Multi-instrumentalist and singer Ian Anderson made history in Rock and Roll music as the leader of the important British Progressive Rock band Jethro Tull. Professional musician since the 60s, Anderson had the chance to also witness many incredible bands appear on the scene and he talked about many groups over the decades. In an interview with EON Music back in 2020 the musician gave his opinion on Led Zeppelin and talked about how some of their music might be close to Prog Rock.
What is the opinion of Ian Anderson on Led Zeppelin:
“Well, Led Zeppelin, like Jethro Tull began really, with a background in essentially, black American blues. But clearly it was in the song writing of Page and Plant, that it moved towards something that has every right to be called progressive rock. I don’t think it was a term usually applied to Zeppelin. Because they were in a world of their own, much of the time.”

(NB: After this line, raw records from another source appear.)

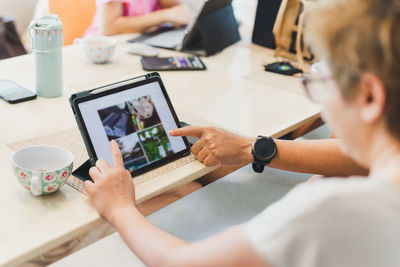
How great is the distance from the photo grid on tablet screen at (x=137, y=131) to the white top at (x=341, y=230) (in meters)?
0.49

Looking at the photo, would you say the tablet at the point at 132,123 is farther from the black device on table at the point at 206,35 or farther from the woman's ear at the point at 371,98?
the black device on table at the point at 206,35

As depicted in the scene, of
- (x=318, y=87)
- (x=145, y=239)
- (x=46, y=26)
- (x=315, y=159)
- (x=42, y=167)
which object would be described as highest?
(x=46, y=26)

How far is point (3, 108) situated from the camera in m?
1.26

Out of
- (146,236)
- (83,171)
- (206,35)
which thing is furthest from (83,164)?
(206,35)

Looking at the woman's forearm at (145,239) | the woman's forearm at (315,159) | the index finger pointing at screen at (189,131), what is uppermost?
the index finger pointing at screen at (189,131)

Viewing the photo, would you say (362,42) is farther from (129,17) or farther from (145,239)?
(129,17)

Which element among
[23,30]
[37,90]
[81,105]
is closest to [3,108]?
[37,90]

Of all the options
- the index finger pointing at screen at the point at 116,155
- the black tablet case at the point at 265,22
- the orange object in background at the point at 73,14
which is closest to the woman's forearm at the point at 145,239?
the index finger pointing at screen at the point at 116,155

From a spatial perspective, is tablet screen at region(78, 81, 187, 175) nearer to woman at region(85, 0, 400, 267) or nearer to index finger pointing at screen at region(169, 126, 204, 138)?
index finger pointing at screen at region(169, 126, 204, 138)

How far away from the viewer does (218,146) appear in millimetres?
1109

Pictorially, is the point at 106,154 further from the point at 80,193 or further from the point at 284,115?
the point at 284,115

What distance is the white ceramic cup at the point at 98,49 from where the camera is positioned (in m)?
1.62

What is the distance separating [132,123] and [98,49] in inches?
25.7

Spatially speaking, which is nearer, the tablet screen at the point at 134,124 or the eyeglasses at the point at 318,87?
the eyeglasses at the point at 318,87
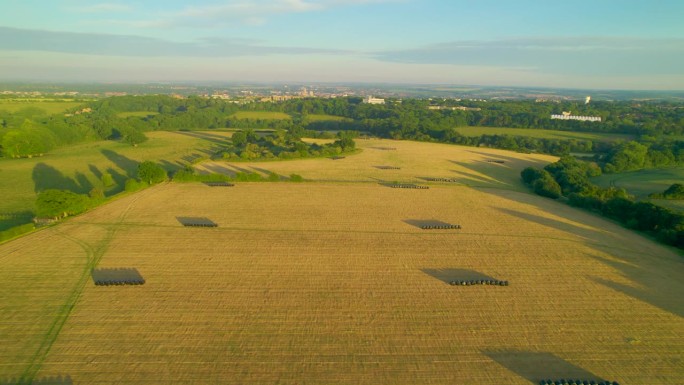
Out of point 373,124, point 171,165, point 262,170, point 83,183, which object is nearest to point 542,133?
point 373,124

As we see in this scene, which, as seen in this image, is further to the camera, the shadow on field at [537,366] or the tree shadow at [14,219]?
the tree shadow at [14,219]

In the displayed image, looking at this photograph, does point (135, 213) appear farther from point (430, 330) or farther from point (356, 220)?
point (430, 330)

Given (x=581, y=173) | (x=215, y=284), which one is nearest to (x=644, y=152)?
(x=581, y=173)

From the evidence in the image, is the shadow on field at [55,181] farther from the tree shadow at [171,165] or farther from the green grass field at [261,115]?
the green grass field at [261,115]

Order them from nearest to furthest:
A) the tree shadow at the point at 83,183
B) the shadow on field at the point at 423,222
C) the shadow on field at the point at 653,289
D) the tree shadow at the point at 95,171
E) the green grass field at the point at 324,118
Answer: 1. the shadow on field at the point at 653,289
2. the shadow on field at the point at 423,222
3. the tree shadow at the point at 83,183
4. the tree shadow at the point at 95,171
5. the green grass field at the point at 324,118

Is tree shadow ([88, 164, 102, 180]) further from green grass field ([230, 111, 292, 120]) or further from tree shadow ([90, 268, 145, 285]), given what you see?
green grass field ([230, 111, 292, 120])

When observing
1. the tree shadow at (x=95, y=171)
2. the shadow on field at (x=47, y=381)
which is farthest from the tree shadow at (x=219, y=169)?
the shadow on field at (x=47, y=381)

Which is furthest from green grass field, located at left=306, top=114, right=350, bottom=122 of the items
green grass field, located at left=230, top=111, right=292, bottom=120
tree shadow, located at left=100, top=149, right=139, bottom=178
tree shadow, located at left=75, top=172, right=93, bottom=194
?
tree shadow, located at left=75, top=172, right=93, bottom=194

“But looking back at it, there’s a lot of their work. Things like ‘Kashmir’, things that are very clever, quite complicated progressive rock ideas. Taking elements of rhythm and melody that were quite often deriving in influence-terms from other cultures, other music styles. So Zeppelin had, rather like Jethro Tull after the first album anyway, a very eclectic mind of musical taste and musical influence.”
What is Robert Plant’s memory of having Jethro Tull as Zeppelin’s opening band in the late 60s
In an interview with Independent back in 2013, Led Zeppelin vocalist Robert Plant recalled that not everything was good when Jethro Tull opened for them back in the late 60s: “I remember Jethro Tull. You know, the funny thing I remember was that they had this right-wing management team with this ironclad edict that no one from this band could fraternize with anyone from any other band.”
“The bass player got fired because he came out and played with us after the show when we were out being boys. But God bless Ian Anderson.”
What Jethro Tull’s Ian Anderson says about the tour with Led Zeppelin
Jethro Tull toured in the United States as the opening act of Led Zeppelin and Vanilla Fudge. In the interview with EON Music in 2020 Anderson recalled that he didn’t spoke much with Zeppelin members during the tour, saying: “Led Zeppelin were Led Zeppelin. They were rock gods. We were the humble support act. And we rarely spoke. Particularly to Robert, who was on a higher plane, as a vocalist, and as a person.”
“Jimmy Page was a little bit more friendly. But Bonham, you steered a mile away from, because he was a raving nutcase! He was always polite enough to me. But I probably just saw him on a rare good mood.”
“I think to some extent, the stories of Led Zeppelin being hell raisers who barged their way across America, there is an absolute element of truth about it. But probably wildly exaggerated,” Ian Anderson said.
The youngest of three brothers, Ian Anderson’s family moved to Edinburgh when he was 3. With influence of his father’s big band and jazz records, Anderson also was in love with Rock music during his youth.
In 1959 his family moved to Blackpool, England. There he studied at the Blackpool Grammar School. Then from 1964 to 1966, he learned fine art at the Blackpool College of Art.